Goal of the exercise
Of the material below, the lines to be retyped are those from the line containing "HOLD DOWN SCREWS (2)" through the line containing "2. Install distributor cap and splash shield.", inclusive; reproduce them exactly.
BEGIN Stored data
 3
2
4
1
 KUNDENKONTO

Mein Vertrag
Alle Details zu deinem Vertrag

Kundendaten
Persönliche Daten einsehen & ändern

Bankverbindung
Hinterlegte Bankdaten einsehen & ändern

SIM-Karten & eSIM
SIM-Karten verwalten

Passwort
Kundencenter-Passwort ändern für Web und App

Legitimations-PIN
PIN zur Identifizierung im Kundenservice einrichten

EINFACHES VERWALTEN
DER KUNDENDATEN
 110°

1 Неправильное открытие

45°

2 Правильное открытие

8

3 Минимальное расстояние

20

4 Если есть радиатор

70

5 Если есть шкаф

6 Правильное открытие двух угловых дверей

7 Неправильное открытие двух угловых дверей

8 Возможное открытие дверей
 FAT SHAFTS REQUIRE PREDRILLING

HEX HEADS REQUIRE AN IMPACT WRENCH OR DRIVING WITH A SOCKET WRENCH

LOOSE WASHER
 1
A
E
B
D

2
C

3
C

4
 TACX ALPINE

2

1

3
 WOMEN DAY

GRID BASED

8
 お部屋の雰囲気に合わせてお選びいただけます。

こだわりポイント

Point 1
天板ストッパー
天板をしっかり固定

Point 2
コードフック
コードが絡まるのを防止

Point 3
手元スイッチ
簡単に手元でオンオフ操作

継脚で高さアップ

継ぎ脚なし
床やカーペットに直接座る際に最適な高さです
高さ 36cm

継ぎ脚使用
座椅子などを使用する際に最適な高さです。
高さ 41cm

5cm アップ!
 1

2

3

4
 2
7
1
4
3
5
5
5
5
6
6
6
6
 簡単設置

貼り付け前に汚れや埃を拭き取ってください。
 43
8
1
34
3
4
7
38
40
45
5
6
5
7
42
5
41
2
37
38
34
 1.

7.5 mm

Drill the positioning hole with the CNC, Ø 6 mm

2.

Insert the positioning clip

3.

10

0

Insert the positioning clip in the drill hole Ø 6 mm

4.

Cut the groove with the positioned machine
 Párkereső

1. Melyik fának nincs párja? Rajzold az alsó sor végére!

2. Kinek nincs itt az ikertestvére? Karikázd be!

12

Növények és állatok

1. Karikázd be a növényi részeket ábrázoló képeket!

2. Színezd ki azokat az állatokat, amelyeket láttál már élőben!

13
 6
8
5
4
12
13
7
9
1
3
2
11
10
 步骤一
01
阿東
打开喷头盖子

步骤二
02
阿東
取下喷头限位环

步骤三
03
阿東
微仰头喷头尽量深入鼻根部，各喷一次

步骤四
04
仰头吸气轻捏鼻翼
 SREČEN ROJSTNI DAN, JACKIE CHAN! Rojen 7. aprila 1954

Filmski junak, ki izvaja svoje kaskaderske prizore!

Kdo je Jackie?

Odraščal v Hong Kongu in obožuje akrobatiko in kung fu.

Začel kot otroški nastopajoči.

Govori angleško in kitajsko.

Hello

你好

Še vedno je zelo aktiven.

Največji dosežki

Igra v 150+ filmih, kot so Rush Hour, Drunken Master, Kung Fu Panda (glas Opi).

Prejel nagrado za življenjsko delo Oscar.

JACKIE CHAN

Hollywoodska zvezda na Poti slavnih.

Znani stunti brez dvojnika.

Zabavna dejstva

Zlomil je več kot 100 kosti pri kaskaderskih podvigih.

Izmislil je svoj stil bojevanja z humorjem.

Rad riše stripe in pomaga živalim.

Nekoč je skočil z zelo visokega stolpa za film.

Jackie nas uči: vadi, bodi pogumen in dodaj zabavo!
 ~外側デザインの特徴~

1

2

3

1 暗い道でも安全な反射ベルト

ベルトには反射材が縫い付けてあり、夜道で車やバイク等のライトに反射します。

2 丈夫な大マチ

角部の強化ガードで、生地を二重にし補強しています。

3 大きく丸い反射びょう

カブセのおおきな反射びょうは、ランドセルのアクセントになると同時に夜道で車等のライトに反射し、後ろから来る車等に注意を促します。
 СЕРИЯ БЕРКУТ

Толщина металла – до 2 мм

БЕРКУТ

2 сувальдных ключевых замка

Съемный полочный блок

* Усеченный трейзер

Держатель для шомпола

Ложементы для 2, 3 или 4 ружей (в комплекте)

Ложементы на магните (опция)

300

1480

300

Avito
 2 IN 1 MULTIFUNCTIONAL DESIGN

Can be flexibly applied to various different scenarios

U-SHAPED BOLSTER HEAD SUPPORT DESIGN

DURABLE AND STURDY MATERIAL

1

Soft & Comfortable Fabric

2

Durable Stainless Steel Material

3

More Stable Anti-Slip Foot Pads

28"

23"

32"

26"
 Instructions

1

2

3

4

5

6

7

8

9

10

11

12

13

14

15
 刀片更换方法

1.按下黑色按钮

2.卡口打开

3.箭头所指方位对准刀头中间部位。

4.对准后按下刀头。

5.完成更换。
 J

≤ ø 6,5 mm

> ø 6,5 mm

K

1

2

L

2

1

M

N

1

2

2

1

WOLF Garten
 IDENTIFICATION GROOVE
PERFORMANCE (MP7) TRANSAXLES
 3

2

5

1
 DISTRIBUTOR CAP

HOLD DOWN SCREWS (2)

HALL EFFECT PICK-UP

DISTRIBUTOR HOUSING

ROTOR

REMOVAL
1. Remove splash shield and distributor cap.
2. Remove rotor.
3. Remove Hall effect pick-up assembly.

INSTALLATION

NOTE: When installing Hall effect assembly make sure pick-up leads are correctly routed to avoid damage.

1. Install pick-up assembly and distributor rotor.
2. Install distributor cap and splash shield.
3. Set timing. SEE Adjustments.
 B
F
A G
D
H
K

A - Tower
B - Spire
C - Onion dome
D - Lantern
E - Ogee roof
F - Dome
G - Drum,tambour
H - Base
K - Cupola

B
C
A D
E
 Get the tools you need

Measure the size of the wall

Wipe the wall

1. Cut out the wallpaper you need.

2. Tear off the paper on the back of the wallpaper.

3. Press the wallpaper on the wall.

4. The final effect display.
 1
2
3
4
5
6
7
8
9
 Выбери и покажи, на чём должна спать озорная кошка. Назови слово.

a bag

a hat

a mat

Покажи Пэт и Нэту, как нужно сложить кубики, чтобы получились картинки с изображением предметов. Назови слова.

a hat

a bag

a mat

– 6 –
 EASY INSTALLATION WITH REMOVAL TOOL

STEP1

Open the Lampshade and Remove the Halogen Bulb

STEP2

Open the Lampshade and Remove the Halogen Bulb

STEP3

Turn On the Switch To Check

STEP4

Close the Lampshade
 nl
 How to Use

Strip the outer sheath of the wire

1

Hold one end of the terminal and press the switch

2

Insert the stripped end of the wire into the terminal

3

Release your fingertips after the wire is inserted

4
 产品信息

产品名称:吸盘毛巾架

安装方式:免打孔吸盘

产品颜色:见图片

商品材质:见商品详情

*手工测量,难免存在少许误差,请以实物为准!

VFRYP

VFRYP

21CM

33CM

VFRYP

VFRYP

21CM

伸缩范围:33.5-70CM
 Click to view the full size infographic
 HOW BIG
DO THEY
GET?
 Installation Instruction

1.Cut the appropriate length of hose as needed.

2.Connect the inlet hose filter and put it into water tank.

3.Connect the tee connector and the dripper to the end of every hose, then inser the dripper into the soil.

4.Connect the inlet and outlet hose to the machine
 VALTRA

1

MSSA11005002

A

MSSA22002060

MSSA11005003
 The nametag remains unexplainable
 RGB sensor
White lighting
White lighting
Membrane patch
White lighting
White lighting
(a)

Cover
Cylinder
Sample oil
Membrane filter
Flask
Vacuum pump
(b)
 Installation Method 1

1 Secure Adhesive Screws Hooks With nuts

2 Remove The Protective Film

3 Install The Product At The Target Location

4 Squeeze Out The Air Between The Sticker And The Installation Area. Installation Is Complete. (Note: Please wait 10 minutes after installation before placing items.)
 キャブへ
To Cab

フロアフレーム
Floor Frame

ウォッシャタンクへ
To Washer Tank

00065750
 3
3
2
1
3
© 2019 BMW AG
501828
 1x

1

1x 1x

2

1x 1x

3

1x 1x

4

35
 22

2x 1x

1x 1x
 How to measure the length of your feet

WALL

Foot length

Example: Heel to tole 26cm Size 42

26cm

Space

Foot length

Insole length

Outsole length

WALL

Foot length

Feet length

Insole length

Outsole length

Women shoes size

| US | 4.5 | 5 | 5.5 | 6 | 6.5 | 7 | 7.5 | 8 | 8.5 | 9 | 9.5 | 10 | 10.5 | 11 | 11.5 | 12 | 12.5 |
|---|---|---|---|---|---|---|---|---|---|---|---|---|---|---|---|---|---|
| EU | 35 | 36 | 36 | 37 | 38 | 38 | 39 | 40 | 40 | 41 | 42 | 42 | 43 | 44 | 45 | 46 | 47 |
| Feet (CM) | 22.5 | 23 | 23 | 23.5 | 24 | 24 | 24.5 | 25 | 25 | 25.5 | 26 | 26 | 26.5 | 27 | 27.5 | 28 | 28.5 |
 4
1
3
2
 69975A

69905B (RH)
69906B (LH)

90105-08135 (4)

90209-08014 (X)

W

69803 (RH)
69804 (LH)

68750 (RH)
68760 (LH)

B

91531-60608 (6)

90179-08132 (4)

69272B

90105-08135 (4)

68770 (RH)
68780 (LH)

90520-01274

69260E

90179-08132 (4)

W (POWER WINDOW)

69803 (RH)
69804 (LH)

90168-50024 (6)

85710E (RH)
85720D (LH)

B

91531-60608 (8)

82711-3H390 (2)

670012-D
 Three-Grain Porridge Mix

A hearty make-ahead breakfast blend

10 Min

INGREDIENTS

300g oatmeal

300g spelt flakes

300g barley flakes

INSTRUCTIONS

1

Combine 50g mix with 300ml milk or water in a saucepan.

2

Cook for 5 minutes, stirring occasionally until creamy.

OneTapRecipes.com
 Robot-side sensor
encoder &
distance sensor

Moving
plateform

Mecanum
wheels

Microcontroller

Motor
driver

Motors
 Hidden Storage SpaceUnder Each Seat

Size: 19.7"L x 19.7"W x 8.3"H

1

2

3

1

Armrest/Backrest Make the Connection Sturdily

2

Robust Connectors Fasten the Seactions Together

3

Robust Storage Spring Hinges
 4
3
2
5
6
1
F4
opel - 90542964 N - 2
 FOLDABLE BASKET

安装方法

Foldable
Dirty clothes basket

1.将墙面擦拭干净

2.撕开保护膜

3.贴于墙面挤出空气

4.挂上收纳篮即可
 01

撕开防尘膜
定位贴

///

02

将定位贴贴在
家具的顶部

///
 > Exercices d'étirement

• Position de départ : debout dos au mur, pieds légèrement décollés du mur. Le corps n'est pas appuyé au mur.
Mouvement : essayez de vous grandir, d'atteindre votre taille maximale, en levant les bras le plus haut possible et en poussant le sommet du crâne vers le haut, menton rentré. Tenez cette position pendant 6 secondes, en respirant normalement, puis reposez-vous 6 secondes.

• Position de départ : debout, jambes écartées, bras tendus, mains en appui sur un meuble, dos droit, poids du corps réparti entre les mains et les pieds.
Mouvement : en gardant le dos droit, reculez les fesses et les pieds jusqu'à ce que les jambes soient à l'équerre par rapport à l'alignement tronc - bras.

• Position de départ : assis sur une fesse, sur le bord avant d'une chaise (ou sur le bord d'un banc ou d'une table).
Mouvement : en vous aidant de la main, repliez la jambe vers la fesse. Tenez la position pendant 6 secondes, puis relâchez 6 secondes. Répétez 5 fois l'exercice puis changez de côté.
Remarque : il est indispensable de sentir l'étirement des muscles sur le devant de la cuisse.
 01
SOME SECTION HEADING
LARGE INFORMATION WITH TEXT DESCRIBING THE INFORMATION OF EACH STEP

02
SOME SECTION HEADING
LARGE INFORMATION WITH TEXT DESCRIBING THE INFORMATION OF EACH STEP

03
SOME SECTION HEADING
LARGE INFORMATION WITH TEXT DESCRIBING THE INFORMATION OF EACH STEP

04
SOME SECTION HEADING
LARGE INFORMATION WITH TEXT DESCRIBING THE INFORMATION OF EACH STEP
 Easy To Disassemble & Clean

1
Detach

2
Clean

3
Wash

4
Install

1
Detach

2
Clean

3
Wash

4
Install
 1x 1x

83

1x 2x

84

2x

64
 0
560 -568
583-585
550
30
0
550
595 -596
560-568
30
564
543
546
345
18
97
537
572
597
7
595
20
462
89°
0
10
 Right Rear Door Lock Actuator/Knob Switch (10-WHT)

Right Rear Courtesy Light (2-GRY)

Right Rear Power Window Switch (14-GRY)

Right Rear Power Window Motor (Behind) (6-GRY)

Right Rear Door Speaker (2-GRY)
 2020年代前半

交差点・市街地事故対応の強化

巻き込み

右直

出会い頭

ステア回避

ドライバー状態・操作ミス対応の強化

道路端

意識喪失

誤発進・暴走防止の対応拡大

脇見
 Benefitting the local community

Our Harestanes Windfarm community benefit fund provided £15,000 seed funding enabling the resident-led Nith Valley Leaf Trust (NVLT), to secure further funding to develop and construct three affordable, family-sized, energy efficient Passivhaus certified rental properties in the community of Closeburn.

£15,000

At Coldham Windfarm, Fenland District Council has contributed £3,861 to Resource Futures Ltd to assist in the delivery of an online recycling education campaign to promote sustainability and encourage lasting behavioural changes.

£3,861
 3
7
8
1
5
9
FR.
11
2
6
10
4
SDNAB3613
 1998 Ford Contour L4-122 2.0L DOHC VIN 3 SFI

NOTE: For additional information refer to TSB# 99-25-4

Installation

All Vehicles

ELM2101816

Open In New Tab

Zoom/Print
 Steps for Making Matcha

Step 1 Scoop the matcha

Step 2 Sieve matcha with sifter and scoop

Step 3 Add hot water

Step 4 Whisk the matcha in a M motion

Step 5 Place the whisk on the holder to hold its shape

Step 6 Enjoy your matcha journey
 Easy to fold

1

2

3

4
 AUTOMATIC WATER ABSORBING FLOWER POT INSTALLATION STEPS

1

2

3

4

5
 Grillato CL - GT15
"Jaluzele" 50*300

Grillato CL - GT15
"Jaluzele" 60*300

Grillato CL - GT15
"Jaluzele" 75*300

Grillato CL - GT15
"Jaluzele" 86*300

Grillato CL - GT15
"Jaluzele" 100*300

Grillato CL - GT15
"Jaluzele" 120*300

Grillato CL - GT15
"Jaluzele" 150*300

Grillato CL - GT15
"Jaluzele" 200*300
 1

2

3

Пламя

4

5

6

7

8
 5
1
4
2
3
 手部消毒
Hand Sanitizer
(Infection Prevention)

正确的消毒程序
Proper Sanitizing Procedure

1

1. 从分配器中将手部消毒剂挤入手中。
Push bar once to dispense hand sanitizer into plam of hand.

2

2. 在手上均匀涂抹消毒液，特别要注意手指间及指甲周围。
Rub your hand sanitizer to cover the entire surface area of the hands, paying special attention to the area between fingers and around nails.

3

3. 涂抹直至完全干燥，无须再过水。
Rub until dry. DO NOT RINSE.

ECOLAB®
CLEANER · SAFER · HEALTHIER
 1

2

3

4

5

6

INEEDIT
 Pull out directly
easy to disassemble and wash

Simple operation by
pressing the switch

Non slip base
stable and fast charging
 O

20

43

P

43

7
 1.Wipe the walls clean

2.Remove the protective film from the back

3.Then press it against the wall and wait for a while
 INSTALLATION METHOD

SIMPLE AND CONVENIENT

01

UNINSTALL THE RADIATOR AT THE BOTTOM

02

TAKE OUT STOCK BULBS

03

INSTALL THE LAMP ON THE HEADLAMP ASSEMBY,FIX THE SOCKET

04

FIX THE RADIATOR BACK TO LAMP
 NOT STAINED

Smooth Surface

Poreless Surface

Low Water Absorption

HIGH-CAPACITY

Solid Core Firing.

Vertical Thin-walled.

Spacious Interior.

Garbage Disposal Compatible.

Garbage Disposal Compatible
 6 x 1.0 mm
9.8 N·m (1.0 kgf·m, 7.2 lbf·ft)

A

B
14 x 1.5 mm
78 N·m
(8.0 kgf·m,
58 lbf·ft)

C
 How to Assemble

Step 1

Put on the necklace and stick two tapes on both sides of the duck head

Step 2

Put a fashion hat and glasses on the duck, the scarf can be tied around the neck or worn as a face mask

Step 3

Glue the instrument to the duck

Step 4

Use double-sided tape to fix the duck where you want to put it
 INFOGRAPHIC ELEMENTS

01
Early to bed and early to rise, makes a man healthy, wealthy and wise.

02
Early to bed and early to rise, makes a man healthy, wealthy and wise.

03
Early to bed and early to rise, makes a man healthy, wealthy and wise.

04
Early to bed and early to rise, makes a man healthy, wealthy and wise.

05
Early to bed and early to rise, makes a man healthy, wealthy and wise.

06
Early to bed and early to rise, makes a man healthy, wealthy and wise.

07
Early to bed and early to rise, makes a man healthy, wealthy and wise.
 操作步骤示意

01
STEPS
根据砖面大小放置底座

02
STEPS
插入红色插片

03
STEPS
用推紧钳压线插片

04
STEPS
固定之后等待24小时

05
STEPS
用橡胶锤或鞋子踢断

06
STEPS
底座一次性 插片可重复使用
END Stored data
Response to this task
HOLD DOWN SCREWS (2)

HALL EFFECT PICK-UP

DISTRIBUTOR HOUSING

ROTOR

REMOVAL
1. Remove splash shield and distributor cap.
2. Remove rotor.
3. Remove Hall effect pick-up assembly.

INSTALLATION

NOTE: When installing Hall effect assembly make sure pick-up leads are correctly routed to avoid damage.

1. Install pick-up assembly and distributor rotor.
2. Install distributor cap and splash shield.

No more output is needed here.